La tutela dei diritti e dei valori riconosciuti e garantiti dalla Costituzione deve essere sistemica e non frazionata, evitando che uno di essi si erga a tiranno nei confronti degli altri, specialmente quando, come nella specie, si tratta di beni – l’ambiente e il paesaggio – aventi entrambi il medesimo rango di principi fondamentali, ai sensi dell’art. 9 della Costituzione, come integrato dalla legge costituzionale n. 1 del 2022, rilievo dal quale consegue che la Soprintendenza, nel perseguire la missione attribuitale dalla legge, non può esprimere una posizione “totalizzante” che sacrifichi interamente l’interesse ambientale indifferibile alla transizione ecologica.

Il Comune e il Ministero della cultura, quando si pronunciano sulla domanda di accertamento di compatibilità paesaggistica, possono accoglierla, oppure dare conto delle ragioni che precludono l’emissione di un provvedimento favorevole, in tal caso specificando quali caratteristiche dell’intervento siano in contrasto con il vincolo paesaggistico e per quale ragione, nonché comunque valutando il raggiungimento di una soluzione che consenta, ove possibile, la realizzazione dell’intervento con il minor sacrificio dell’interesse paesaggistico nella sua declinazione meramente estetica.

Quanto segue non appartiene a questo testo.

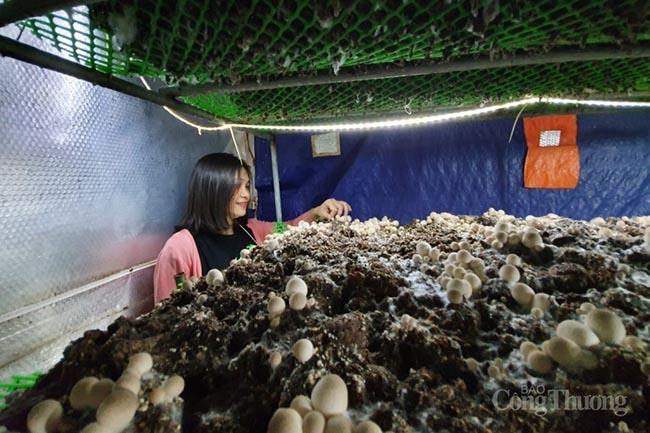 Đà Nẵng: Ứng dụng công nghệ sản xuất nấm rơm hiệu quả cao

Organo di revisione contabile e indipendenza

Consiglio di Stato, sez. VI, 23 maggio 2024, n. 4619

Organo di revisione – Indipendenza – Revoca – Condizioni – Accertamento inadempienza – Collaborazione con l’organo consiliare

Ai sensi dell’art 235 Tuel, l’inadempienza quale presupposto della revoca è integrata dal mancato adempimento ai compiti a cui l’organo di revisione è istituzionalmente preposto ai sensi dell’art. 239 Tuel. Solo un’oggettiva e grave violazione dei compiti sopra indicati può giustificare il provvedimento di revoca, a garanzia dell’imparzialità e dell’indipendenza dell’organo di controllo che non è suscettibile di essere revocato ad nutum per contrasto con le scelte dell’amministrazione controllata. Tra le inadempienze rilevanti, il legislatore ha tipizzato la mancata presentazione della relazione alla proposta di deliberazione consiliare del rendiconto entro il termine previsto dall’articolo 239, comma 1, lettera d) che rappresenta l’unica fattispecie di revoca obbligatoria, in ragione della particolare gravità della violazione.

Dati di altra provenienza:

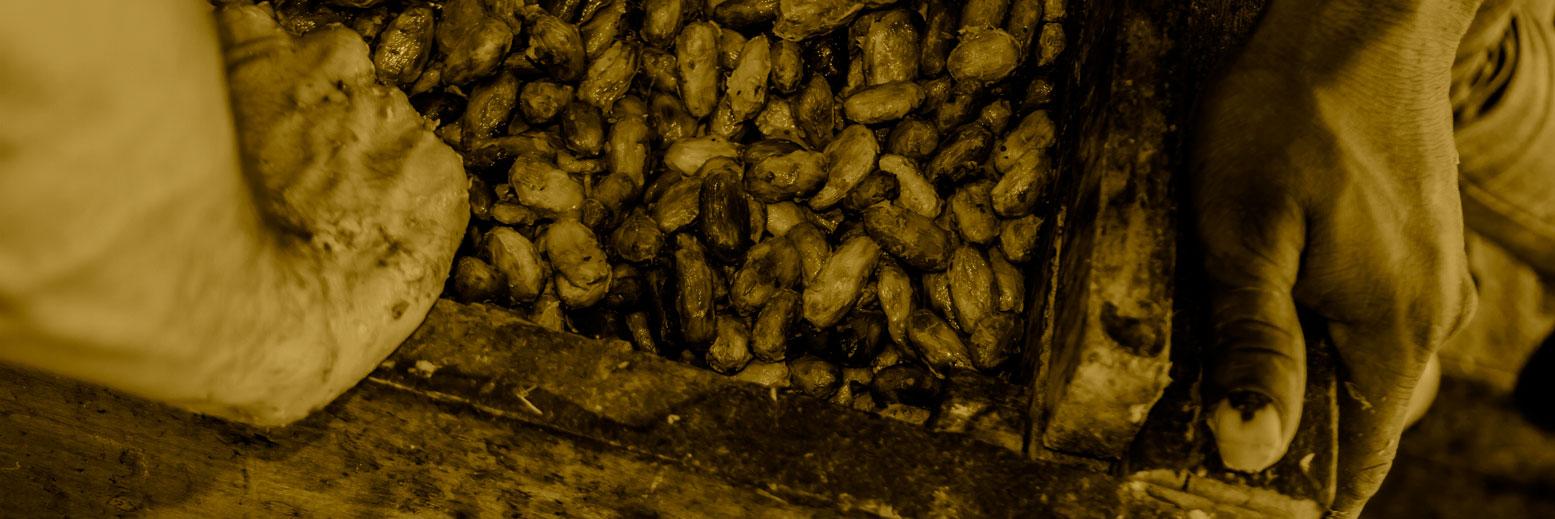 fermentacino.jpg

Non può fondare un’autonoma fattispecie di revoca la violazione dei doveri di diligenza qualificata che il revisore è tenuto ad osservare ai sensi dell’art. 240 Tuel, poiché essi costituiscono un mero parametro di valutazione della corretta esecuzione dell’incarico e, quindi, anche della gravità dell’inadempienza (ove diversa da quella tipizzata dall’art. 235, già valutata grave dal legislatore) che giustifica la revoca. In altri termini, la revoca deve sempre fondarsi sull’inadempienza ai compiti demandati ai revisori dall’art. 239, la cui gravità deve essere accertata e motivata con riguardo al quantum di scostamento dal parametro della diligenza esigibile ai sensi dell’art. 240.

L’indipendenza dei revisori dei conti si esprime nell’integrità e nell’obiettività, la prima garantita dall’alta qualificazione dei soggetti chiamati, la seconda dalla più assoluta imparzialità dell’azione del revisore medesimo. Tale principio è ribadito dall’art. 38 della Direttiva 2006/43/CE Dir. 17/05/2006, n. 2006/43/CE del Parlamento europeo e del Consiglio del 17 maggio 2006, secondo cui gli Stati membri devono assicurare che la revoca e le dimissioni dei revisori legali o delle imprese di revisione contabile possa avvenire solo per giusta causa e non per divergenze di opinione in merito ai contenuti delle determinazioni da prendere.

La collaborazione con l’organo consiliare ai sensi dell’art 239 comma 1 lett a) Tuel si esplica, in concreto, attraverso pareri, rilievi, osservazioni e proposte finalizzate a conseguire una migliore efficienza, produttività ed economicità della gestione.